Литмир - Электронная Библиотека
A
A

Проходя по Елениной отмели, она вдруг заметила какую-то смутную неправильность: что-то было непривычно глазу, не так, как всегда. Леся пригляделась получше. Ах, вот оно что: среди тонких веточек ее маленькой березки вдруг вспыхнул жаром на солнце какой-то яркий предмет.

«Нешто и впрямь золото? — подумалось ей. — Вот чудеса! Откуда?»

По-прежнему безразлично поднялась она на знакомый невысокий обрыв и через несколько шагов оказалась возле деревца.

И впрямь чудеса! Нет не золото это — янтарь. На тонкой развилке повисла низка крупных янтарных бус, да притом как раз таких, о каких она давно мечтала: светлых, как липовый мед, в причудливом узоре тонких прожилок — загляденье! Как будто особо для нее выбирали, надо же!

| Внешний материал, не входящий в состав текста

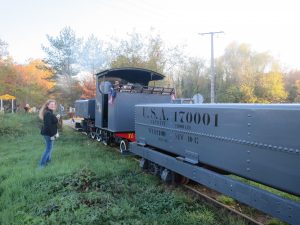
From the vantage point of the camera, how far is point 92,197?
6.11 meters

И тут минутная ее радость внезапно померкла, когда поняла она, что это и в самом деле оставлено для нее, и кем именно оставлено. Она невольно отпрянула прочь, как будто вместо безобидной янтарной низки вилась, шипя, меж ветвей ядовитая гадюка. Чего он ждал, о чем думал? Что она, позабыв обо всем, кинется на красивые камушки? Да за кого он ее принимает, за потаскуху дешевую? Нет уж!

Она сердито сдернула бусы с ветки; размахнулась, готовая кинуть в воду — и замерла, увидев, как заиграло солнце на их гладкой шлифованной поверхности.

Какая все же красота! И как к лицу они ей будут, как загорятся на смуглой шее жарким огнем! Даже у панны Каролины таких не найдется — то-то можно будет ей нос натянуть!

А Янка… Ну и что же, что Янка? Откуда он мог знать, что она придет на отмель, он же сам запретил ей сюда приходить. Мало ли кто пришел и забрал — янтарь красивый и, верно, недешево стоит, такой на ветке долго не зависится.

И тут она заметила еще кое-что: ее побелевшая на солнце ленточка, что еще несколько дней назад обвивала тонкий ствол деревца, теперь куда-то исчезла, а там, где она была прежде, виднелся на зажившей коре тонкий шрам — след давнего перелома.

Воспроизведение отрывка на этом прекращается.